The regulars are curiously unlikable here: I've never warmed to Amy's shouty unearned confidence, but can usually rely on Matt Smith no matter what the material; but, his relentless focus on a harmless seeming monster rather than what the audience knows is the real story makes him seem uncaring. Plus, no matter what 'everything sounds like Coldplay now' tune is ladled over it, the ending is wrong: it's supposed to jerk tears, but it just elicited anger in this viewer. The Doctor has no right to take Vincent into the future of his own legacy, and the script has no right to presuppose what this might have meant or done to him. Lots of people really love this story, so maybe it's just me. There are some things to recommend it: there's a great performance from Tony Curran, a little too self aware I think, but that's the fault of the script not him; it's shot well in sumptuous locations; the recurring moments of tableau where the on screen visual matches a famous Van Gogh painting are also nice, and there are some good gags here and there. That's not enough, though, to save it; the underlying script is too flawed - it needed extensive work, or abandoning all together.

Connectivity: 
Very tough one this: I can't really see much of a link between Vincent and the Doctor and The Ark in Space. The monsters have a very loose connection being both based on exaggerated examples from nature (a parasitic wasp and a crazy chicken). There's mention of the Krafayis creatures travelling through space in groups and not making planet-fall often, which is similar to the Wirrn too.

Deeper Thoughts:
Adventures in Holiday Parenting (Part 1). We've put off taking the kids (boys of 12 and 8, girl of 6) on a foreign holiday until now. We wanted them to be old enough to enjoy it, remember it, and - to be frank - be old enough not to be a nightmare on a plane or in an airport. In the meantime, we've had some great adventures in the UK (the break spent in Leeds Castle was a definitely highlight, and not just because Androids of Tara was filmed there, honest!). But it was long past due to roam a little wider, not least as there's still a customs union and free movement, who knows how they'll remain. It was only on the plane - upon which, all three kids were good as gold, by the by - that I realised my eldest was the same age, give or take a week or two - that I was when I first went on a foreign holiday. In 1984, I travelled with my mother, grandfather and sister to Malta. I'd been concerned with what my own children would remember from this trip, so cast my mind back to see what I recalled of my first jaunt, and it mostly involved Fighting Fantasy novels.

City of Thieves (Malta)
Malta was not then the tourist haven (nor tax haven) that it has become since; I don't remember beaches, I just remember rocks. We weren't lucky with the weather either - there was quite a bit of rain. So, I mainly remember sitting around the hotel keeping myself busy playing the aforementioned game books, which were popular (certainly popular with me) at the time. City of Thieves is the one that I definitely remember having with me, a rather good example of the genre by Ian Livingstone, one of the two founders of the range. For the uninitiated, these are books divided into 400 numbered passages, where you can make choices - to go east, turn to 268, that sort of thing - plus use dice to simulate sword fights, luck and tests of strength. If you make it through these, you reach the end (which is always passage number 400) and win. I was almost as keen on them in those days as I was on Doctor Who.

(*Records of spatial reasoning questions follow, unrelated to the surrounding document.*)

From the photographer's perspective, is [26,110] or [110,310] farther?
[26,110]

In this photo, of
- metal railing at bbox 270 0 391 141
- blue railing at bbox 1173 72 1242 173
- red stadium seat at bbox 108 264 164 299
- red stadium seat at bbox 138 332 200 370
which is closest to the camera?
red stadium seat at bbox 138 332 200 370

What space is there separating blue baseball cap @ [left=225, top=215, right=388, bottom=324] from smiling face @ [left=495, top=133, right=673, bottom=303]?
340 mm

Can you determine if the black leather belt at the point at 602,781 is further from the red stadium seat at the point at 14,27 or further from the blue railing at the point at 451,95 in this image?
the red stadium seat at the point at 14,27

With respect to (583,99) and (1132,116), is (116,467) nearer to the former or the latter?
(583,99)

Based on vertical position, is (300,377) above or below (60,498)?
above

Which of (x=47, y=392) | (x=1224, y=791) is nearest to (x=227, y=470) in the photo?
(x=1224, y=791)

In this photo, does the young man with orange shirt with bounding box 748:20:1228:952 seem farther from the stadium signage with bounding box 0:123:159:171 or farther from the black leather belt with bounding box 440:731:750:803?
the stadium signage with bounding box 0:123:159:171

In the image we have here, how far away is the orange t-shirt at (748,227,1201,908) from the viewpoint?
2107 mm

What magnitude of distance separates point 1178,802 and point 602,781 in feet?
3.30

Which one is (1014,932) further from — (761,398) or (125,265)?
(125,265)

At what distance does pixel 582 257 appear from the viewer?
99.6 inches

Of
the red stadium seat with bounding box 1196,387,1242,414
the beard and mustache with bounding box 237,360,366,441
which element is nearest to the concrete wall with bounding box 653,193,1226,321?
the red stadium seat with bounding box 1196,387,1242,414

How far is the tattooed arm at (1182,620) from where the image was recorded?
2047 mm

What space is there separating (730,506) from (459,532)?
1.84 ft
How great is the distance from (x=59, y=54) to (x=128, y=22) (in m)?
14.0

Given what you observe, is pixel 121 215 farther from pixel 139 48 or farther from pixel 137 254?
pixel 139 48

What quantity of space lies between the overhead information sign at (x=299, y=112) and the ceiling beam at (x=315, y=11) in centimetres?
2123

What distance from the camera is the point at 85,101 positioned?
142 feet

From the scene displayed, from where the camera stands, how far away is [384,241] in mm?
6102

It's curious that I have no memory of taking any Doctor Who novelisations on that holiday, though I remember The Awakening by Eric Pringle getting a bit water damaged when I read it poolside on holiday in Spain with my Dad the following year (the rest of that holiday I remember mostly drinking Fanta Limón while playing a Popeye arcade game, battling with a German teenager for who had the high score that day). So, the little minor entertainments can end up being the most memorable things. This makes one wonder whether it's worth spending so much money. I don't know how much Malta would have cost, but enough to want myself to remember more than rocks; I could have read that book anywhere, after all.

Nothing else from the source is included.